Résultats en hausse, fermeture confirmée
Michelin a annoncé vendredi avoir enregistré une progression de 35,3% de son bénéfice net en 2007 (à 774 millions d'euros) avant d'affirmer que la fermeture de son usine Kléber de Toul (Meurthe-et-Moselle) en 2009, était "inéluctable".
Le patron de Michelin, Michel Rollier, l'a rappelé ce vendredi sur RTL : "Ce n'est pas de gaieté de coeur" et "je comprends parfaitement l'émotion de nos salariés", a-t-il ajouté mais "le site de Kléber est un site qui a des prix de revient de plus de 50% supérieurs à la moyenne de Michelin. On ne peut rien faire, on ne va pas reconstruire le site". Michelin avait annoncé il y a trois mois sa volonté de fermer le site de Toul en 2009 avec 826 postes supprimés, une décision qui n'est pas acceptée par les ouvriers.
"Ce matin, il a y eu une réunion. Des camarades ont posé des questions. Ils n'étaient pas contents des réponses. Alors ils les ont coincés dans une salle", expliquait jeudi Pierre Kovalski, délégué syndical central CGT "Le personnel demande des explications après la réunion de (mercredi) sur les mesures d'accompagnement. Les gens tournent pour poser des questions concrètes. Mais ils sont muets comme des carpes", a expliqué Guy Pernin, un responsable CGT de l'usine.
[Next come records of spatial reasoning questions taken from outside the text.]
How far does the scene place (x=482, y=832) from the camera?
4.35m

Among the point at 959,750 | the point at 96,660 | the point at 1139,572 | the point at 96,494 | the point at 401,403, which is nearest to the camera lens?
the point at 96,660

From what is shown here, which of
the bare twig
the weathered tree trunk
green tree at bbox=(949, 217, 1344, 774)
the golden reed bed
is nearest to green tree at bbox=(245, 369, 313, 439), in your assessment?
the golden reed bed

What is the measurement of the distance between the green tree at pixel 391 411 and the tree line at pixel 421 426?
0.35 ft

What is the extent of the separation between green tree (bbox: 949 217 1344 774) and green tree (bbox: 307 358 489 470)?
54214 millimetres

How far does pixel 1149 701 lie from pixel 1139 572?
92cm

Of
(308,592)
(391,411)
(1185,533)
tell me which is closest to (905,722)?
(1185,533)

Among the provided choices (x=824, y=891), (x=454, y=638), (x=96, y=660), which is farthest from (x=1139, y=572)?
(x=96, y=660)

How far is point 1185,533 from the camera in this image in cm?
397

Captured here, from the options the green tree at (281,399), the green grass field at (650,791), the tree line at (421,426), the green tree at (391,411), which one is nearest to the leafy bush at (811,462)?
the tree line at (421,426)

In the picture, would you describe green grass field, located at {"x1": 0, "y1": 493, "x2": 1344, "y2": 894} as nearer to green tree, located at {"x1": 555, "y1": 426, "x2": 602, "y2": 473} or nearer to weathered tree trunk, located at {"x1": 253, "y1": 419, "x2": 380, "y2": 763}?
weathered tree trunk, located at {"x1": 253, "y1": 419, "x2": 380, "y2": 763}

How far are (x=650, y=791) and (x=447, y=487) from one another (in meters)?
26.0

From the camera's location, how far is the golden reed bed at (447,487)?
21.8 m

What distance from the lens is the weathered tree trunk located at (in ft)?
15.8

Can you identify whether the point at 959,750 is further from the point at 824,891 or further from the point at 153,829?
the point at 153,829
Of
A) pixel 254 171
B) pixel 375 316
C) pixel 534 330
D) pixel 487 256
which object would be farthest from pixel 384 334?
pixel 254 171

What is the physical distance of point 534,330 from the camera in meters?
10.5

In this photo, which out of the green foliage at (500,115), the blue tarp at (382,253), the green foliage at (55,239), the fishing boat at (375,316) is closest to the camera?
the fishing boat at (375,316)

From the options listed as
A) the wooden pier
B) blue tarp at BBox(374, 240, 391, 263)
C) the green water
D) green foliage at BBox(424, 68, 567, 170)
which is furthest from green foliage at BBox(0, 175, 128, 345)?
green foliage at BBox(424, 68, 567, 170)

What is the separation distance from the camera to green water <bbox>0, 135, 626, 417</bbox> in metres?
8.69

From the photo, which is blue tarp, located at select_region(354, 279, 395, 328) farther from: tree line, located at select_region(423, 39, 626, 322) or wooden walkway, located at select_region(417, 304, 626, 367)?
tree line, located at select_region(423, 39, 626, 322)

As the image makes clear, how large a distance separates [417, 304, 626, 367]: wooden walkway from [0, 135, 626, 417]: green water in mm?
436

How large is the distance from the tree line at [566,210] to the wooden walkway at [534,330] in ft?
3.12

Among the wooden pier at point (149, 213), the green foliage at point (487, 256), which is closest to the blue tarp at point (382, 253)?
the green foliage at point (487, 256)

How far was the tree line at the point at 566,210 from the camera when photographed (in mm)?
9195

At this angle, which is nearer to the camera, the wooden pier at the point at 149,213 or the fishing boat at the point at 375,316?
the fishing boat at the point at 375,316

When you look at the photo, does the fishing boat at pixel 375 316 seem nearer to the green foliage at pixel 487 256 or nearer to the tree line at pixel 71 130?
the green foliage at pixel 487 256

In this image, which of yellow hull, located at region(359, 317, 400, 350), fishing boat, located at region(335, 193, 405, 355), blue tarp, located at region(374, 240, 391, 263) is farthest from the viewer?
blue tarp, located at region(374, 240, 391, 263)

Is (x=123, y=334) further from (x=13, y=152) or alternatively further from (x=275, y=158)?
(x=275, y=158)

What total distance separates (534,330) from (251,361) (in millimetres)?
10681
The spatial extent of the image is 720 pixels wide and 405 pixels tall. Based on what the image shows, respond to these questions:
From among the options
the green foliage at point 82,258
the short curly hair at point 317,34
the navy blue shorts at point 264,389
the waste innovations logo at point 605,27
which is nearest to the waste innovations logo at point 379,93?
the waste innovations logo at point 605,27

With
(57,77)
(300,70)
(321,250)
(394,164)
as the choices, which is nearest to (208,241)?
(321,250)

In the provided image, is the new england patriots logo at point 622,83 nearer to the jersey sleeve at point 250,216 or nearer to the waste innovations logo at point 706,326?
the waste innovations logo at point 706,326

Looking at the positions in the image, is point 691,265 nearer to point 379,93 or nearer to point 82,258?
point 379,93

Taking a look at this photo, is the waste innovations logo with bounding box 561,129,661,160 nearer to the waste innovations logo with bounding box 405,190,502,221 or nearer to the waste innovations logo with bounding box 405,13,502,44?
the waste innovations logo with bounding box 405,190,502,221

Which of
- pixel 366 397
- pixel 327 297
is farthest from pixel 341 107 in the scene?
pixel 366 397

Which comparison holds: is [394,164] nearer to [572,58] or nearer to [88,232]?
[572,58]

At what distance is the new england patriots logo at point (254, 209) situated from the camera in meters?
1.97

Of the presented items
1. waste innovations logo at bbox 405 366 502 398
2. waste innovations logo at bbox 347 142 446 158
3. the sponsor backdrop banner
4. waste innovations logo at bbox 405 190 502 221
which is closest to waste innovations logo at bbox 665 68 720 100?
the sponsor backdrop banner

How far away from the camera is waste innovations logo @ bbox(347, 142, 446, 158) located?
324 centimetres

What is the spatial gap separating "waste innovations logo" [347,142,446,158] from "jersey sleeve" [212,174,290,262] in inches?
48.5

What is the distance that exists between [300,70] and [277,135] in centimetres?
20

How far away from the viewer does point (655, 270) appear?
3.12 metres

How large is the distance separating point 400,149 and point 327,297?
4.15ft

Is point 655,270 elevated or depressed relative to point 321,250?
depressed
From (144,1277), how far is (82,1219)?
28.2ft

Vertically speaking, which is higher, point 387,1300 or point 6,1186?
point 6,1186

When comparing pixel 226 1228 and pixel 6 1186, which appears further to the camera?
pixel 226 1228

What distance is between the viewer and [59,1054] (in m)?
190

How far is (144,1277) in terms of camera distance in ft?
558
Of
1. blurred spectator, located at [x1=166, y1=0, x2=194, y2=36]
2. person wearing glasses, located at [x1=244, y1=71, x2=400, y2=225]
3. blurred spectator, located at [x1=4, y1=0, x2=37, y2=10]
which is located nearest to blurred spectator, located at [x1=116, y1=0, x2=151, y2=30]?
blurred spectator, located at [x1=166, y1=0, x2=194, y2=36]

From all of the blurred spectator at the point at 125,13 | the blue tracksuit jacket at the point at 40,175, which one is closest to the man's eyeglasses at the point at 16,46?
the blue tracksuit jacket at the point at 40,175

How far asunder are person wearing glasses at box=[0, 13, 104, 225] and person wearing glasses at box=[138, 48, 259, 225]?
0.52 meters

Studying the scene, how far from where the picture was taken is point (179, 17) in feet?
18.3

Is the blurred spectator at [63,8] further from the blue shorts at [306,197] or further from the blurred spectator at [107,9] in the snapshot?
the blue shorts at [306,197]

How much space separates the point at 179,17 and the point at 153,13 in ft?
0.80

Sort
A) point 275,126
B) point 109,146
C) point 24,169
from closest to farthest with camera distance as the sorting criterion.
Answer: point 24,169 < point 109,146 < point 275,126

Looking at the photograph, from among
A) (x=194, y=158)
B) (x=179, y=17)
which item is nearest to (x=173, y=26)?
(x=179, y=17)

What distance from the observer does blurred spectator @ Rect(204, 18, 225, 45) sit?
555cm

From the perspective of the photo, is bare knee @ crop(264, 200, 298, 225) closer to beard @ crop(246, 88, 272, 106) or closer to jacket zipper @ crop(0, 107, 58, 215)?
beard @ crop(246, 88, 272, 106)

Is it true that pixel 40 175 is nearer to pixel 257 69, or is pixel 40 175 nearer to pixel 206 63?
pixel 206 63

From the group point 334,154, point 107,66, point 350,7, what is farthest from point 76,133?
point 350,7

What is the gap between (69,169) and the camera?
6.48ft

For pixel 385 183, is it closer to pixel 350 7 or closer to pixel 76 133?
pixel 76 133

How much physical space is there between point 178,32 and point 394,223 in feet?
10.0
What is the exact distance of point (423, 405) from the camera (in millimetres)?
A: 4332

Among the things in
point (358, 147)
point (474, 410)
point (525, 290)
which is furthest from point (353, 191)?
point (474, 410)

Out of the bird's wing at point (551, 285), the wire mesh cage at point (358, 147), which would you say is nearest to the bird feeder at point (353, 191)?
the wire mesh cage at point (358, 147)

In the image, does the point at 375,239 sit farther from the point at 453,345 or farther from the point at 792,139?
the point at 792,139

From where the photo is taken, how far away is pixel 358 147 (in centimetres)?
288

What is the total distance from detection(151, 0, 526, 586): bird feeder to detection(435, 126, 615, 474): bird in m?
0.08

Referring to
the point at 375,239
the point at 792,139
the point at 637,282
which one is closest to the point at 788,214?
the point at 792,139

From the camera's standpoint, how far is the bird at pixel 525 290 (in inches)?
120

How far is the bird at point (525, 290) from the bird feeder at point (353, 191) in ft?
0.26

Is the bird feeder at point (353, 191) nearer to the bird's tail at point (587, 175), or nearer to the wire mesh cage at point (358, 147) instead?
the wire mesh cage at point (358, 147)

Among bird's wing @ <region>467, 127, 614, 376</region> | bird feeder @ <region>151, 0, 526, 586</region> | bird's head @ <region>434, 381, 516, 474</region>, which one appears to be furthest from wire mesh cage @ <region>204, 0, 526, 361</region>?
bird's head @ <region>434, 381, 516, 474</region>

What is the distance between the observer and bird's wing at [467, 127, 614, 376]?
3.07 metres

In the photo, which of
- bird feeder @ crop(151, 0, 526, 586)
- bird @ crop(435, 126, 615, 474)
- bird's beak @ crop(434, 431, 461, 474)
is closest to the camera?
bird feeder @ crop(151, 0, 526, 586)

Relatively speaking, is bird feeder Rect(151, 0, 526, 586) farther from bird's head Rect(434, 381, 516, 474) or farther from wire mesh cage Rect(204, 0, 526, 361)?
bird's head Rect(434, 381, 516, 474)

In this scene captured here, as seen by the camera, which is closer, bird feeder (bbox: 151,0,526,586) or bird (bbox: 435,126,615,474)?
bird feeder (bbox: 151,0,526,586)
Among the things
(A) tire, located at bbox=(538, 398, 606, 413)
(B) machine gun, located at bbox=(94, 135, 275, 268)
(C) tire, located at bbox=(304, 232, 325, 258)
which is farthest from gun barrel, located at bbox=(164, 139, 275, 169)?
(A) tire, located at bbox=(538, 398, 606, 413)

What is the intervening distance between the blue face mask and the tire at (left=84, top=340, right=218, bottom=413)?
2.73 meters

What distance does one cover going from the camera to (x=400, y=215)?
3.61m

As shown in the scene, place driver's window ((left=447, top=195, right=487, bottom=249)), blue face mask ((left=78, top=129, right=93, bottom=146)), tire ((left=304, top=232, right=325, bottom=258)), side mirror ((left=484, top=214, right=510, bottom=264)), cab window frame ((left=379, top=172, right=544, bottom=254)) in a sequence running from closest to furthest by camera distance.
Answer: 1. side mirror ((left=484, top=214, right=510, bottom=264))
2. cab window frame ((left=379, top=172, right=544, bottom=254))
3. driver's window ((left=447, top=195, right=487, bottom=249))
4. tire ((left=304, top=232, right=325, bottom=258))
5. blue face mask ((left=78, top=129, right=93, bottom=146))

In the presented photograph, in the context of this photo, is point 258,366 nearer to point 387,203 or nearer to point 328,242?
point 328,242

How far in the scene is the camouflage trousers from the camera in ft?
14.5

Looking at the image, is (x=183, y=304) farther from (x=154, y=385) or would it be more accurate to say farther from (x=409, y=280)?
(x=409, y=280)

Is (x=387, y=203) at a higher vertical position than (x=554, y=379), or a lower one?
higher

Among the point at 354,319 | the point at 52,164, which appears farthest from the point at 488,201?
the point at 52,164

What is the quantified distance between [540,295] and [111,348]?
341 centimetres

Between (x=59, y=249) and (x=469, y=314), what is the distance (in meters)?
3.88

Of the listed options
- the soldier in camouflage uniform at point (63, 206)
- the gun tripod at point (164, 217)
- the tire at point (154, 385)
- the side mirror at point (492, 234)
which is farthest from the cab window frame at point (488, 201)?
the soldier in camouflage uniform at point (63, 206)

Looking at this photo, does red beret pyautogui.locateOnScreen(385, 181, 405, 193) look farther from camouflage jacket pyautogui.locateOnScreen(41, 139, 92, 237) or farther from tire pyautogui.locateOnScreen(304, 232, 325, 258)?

"Chaque salarié retrouvera un emploi"
Le patron de Michelin a dénoncé vendredi des méthodes "assez tristes" et répété que l'entreprise s'engage à ce que "chaque salarié retrouve un emploi" et à "contribuer à la réindustrialisation du site de Toul". "Nous avons un premier projet avec Suez (...) qui représente plusieurs centaine d'emplois mais nous n'avons pas dit que c'est le seul; nous préparons d'autres mesures", a-t-il affirmé.
Michelin entend "garder une base industrielle forte en France", a encore assuré Michel Rollier. En 2007, les charges de restructuration du groupe ont progressé par rapport à 2006, à 326 millions d'euros, concernant les usines d'Ota (Japon), Toul (France) et Lasarte (Espagne).
L'action Michelin était en nette baisse vendredi dans les premiers échanges après la publication des résultats annuels. Selon les analystes de Natixis, les résultats sont assombris par cette charge de restructuration "non attendue, plus la possibilité d'un ralentissement sur le marché américain".